◆ PROBLEM DETAILS
In the listing below, please print the line that contains "How far does green" and every line that follows it, exactly.

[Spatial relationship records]
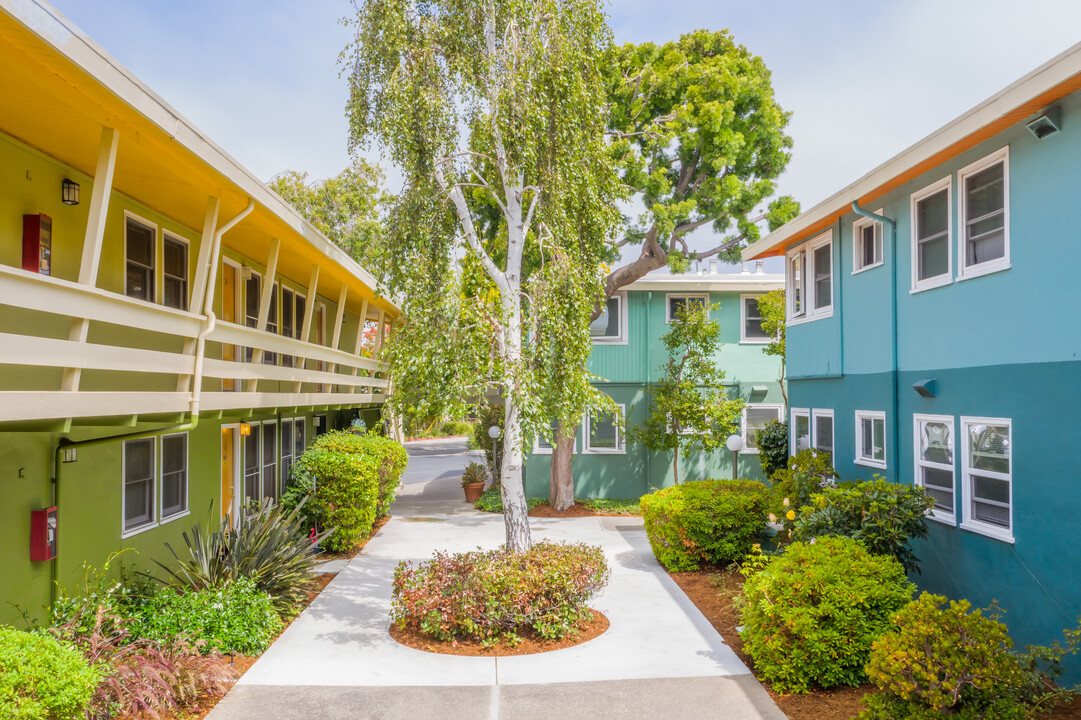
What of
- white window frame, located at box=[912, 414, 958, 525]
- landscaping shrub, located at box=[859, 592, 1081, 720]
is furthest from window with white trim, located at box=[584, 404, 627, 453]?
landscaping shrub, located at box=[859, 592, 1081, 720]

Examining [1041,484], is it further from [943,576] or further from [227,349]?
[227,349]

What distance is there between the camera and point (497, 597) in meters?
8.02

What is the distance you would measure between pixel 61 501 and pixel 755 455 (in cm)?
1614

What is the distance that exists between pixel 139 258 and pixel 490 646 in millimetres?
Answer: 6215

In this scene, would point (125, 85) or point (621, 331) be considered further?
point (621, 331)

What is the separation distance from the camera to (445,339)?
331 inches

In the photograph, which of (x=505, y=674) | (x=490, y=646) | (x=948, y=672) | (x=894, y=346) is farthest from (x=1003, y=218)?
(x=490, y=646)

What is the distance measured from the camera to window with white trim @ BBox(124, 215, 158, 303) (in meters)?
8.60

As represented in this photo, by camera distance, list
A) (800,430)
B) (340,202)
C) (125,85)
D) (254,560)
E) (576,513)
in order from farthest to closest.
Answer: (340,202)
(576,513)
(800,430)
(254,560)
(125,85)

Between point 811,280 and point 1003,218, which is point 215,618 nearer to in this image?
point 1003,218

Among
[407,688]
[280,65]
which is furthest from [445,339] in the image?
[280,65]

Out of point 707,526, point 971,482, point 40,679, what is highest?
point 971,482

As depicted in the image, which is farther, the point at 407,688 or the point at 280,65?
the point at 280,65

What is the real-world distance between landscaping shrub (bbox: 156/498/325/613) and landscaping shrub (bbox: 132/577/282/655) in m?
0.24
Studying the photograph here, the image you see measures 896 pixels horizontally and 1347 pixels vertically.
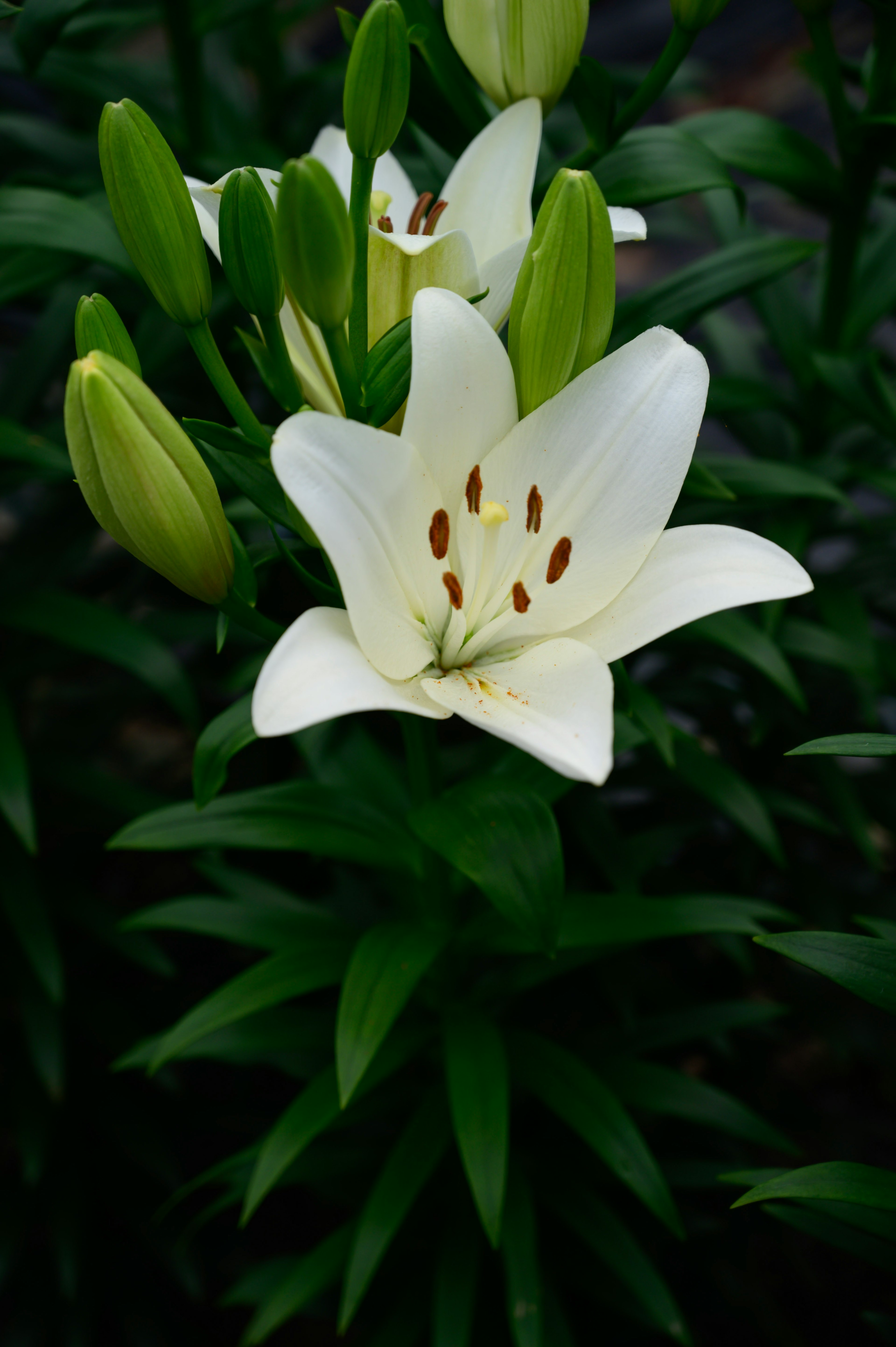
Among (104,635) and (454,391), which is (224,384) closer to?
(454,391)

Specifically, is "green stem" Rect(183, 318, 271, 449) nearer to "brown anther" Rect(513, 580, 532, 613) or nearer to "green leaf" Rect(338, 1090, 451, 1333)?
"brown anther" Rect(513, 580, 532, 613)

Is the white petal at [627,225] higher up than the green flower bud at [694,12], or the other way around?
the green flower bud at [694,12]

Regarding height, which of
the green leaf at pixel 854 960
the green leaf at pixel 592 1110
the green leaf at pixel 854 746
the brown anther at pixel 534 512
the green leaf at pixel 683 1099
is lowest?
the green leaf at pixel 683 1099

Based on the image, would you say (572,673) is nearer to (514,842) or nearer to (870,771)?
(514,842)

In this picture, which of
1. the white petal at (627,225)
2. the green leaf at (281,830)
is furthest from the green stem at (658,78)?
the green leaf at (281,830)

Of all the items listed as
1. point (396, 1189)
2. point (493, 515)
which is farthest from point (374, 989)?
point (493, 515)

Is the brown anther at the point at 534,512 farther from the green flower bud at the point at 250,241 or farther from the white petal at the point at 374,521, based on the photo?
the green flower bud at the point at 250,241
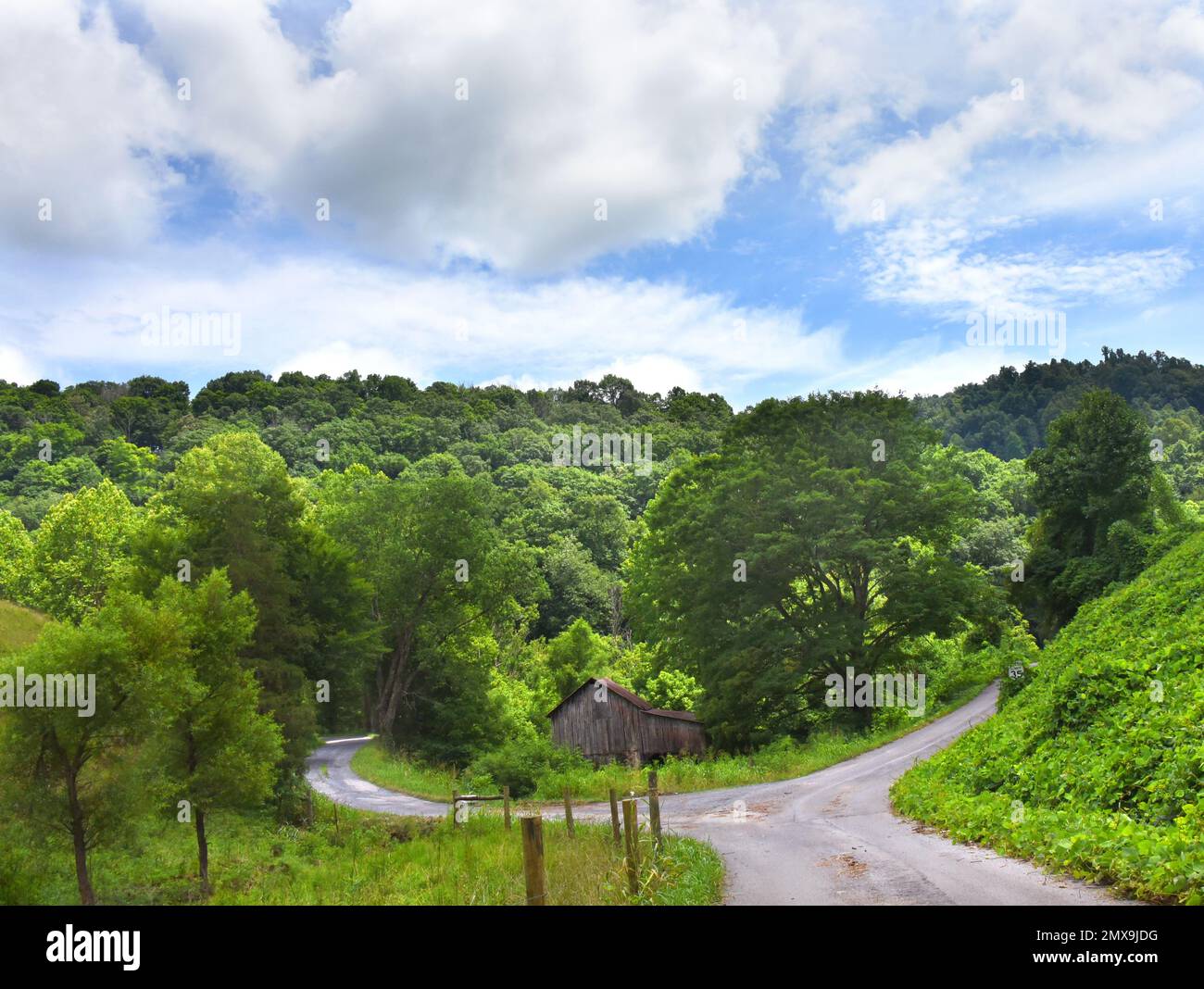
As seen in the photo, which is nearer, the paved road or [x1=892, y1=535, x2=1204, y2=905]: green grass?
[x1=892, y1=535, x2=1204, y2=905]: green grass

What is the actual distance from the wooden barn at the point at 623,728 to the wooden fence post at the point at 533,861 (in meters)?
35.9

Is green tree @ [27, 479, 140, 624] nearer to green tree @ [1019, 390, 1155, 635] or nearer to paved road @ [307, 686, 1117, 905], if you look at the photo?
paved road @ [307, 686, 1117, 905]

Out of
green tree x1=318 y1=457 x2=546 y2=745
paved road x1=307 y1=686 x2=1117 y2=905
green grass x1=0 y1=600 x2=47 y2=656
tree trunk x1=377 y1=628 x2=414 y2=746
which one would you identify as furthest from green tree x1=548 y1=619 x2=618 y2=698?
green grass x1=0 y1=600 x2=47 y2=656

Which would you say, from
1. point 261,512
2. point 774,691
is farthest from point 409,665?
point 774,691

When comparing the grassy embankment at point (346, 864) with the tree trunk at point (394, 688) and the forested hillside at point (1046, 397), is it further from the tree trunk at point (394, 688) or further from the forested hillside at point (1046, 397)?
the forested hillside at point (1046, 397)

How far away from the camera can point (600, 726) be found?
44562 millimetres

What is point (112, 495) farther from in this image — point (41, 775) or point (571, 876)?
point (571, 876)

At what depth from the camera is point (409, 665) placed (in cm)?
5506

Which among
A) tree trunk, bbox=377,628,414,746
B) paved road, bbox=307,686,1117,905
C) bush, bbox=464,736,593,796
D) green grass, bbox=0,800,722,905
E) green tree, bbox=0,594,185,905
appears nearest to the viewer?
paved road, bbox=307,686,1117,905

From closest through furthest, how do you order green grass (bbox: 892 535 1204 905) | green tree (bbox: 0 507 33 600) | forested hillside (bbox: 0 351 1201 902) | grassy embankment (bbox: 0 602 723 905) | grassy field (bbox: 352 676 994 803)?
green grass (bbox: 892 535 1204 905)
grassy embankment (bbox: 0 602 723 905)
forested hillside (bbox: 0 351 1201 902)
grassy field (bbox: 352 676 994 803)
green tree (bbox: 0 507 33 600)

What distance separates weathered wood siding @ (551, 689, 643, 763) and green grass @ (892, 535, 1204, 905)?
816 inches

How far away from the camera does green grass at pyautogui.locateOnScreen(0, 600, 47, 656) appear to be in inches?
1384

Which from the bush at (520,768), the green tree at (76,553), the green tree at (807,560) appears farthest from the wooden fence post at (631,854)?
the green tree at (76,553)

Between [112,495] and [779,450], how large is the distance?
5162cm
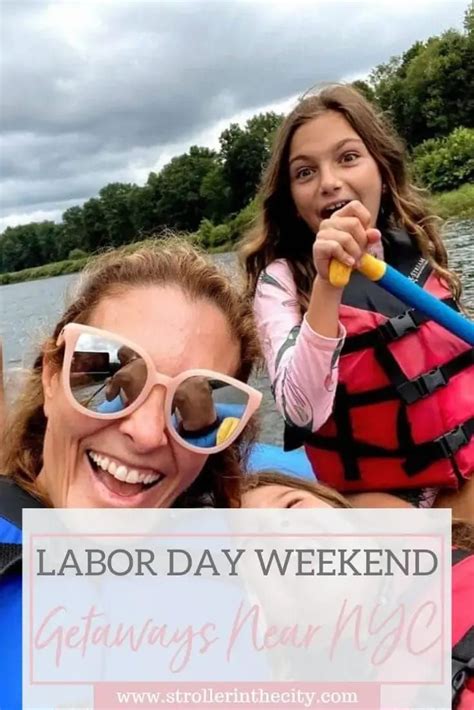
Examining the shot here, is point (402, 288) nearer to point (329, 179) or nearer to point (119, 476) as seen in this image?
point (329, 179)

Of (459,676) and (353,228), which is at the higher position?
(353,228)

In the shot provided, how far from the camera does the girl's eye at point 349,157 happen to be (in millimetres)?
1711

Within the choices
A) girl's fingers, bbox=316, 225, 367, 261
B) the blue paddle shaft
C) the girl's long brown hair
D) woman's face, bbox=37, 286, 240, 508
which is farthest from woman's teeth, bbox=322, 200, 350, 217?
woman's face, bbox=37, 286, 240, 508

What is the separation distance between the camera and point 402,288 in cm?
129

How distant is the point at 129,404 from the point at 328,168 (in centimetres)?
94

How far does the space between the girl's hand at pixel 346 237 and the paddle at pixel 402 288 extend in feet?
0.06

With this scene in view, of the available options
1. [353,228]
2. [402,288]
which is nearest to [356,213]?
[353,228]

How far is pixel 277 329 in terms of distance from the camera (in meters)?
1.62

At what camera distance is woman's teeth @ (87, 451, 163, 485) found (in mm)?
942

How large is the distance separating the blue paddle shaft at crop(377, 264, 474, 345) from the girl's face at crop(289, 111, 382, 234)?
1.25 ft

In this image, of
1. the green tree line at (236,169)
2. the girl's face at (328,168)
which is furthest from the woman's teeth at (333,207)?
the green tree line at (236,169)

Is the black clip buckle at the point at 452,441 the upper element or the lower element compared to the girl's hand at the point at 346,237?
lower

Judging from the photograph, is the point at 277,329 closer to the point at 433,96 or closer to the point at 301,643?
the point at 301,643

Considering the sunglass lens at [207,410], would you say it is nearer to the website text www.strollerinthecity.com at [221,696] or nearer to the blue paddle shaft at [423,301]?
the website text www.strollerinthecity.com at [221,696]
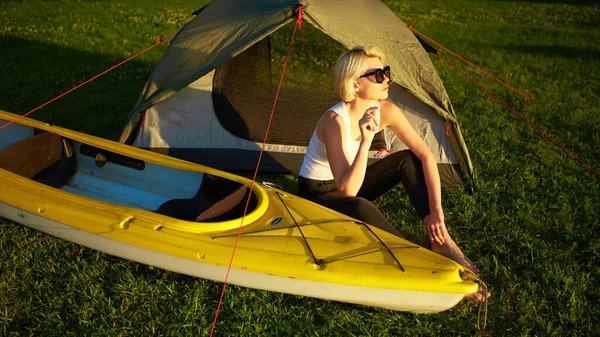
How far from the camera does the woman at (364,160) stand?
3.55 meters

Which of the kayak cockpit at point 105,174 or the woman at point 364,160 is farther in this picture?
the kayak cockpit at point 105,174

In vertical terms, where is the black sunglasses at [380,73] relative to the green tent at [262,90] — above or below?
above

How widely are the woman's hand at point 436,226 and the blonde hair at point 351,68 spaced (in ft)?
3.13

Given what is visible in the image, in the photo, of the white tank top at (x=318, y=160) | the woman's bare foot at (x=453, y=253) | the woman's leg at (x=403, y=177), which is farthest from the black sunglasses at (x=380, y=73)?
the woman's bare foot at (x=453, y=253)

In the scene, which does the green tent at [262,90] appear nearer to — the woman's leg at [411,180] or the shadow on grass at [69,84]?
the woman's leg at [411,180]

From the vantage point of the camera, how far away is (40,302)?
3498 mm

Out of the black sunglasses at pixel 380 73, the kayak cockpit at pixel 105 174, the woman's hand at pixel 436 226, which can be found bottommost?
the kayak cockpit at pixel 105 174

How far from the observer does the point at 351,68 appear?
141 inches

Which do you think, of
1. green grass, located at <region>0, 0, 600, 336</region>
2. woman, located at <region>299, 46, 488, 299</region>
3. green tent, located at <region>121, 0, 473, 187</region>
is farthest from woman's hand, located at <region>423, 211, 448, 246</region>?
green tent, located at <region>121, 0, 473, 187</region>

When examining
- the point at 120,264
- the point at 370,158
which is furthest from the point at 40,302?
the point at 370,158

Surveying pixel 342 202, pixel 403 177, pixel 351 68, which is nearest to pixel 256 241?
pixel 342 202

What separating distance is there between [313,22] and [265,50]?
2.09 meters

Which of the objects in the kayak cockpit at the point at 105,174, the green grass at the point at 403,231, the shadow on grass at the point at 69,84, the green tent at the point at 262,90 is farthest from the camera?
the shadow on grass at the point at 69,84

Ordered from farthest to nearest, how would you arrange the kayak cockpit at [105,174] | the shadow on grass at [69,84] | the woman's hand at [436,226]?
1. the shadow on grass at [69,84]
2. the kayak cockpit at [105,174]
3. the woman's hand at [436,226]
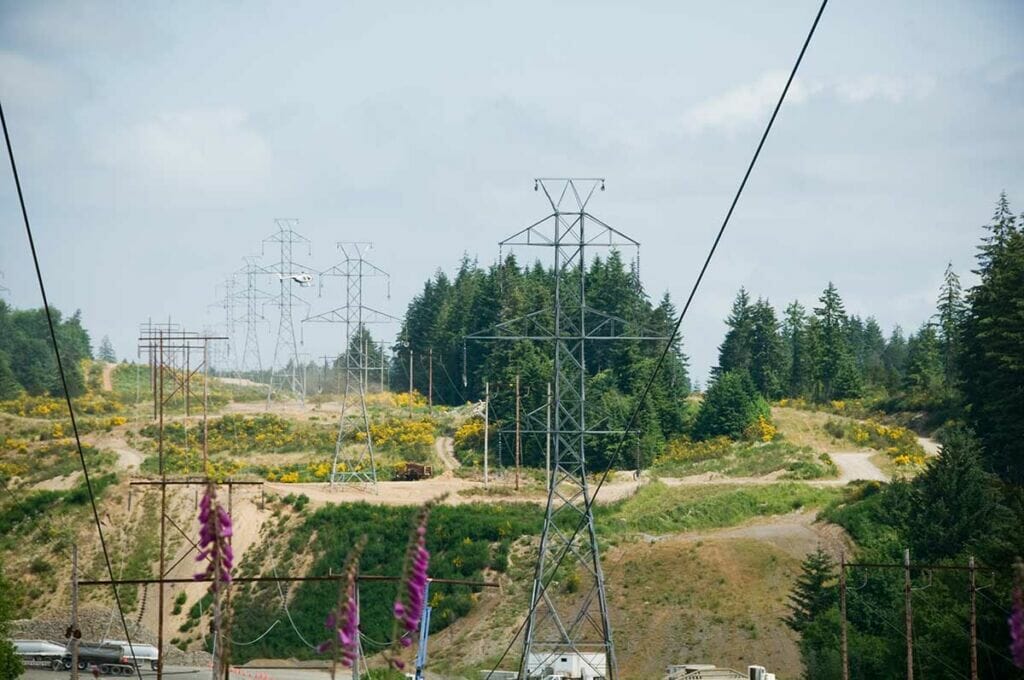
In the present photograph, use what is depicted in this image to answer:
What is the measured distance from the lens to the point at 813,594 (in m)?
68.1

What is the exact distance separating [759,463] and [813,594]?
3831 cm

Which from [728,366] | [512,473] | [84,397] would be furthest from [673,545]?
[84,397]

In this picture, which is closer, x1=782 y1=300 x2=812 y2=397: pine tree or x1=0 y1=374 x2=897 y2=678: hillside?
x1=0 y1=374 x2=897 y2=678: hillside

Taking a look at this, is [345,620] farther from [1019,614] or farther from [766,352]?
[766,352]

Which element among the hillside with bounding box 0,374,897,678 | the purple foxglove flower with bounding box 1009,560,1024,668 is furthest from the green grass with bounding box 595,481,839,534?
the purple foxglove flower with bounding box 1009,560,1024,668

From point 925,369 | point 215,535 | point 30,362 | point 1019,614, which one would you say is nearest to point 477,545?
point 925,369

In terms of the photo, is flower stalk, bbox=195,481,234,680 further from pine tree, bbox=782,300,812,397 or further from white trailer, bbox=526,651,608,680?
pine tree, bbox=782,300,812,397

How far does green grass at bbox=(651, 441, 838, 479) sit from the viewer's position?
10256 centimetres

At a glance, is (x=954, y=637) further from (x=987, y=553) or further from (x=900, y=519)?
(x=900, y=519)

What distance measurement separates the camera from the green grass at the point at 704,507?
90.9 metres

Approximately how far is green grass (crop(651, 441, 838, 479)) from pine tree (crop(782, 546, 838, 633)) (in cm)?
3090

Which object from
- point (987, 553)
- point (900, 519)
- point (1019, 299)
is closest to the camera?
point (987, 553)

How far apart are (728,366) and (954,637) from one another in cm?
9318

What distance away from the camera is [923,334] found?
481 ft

◆ REPLY TO THE TASK
How far does green grass at bbox=(651, 441, 838, 479) sit from the viewer's position?
10256 centimetres

At a glance, is (x=954, y=637) further from (x=987, y=553) or further from (x=900, y=519)?
(x=900, y=519)

What distance measurement separates the camera from the green grass at the point at 704,507?
90.9 metres

Approximately how far is green grass (crop(651, 441, 838, 479)) from pine tree (crop(782, 546, 838, 633)) (in cm)?
3090

Which object from
- point (987, 553)
- point (900, 519)
- point (1019, 299)
is closest to the camera?
point (987, 553)

How far apart are (728,366) and (954,637) from one another in cm?
9318

What distance away from the camera is [923,334] found?
481 ft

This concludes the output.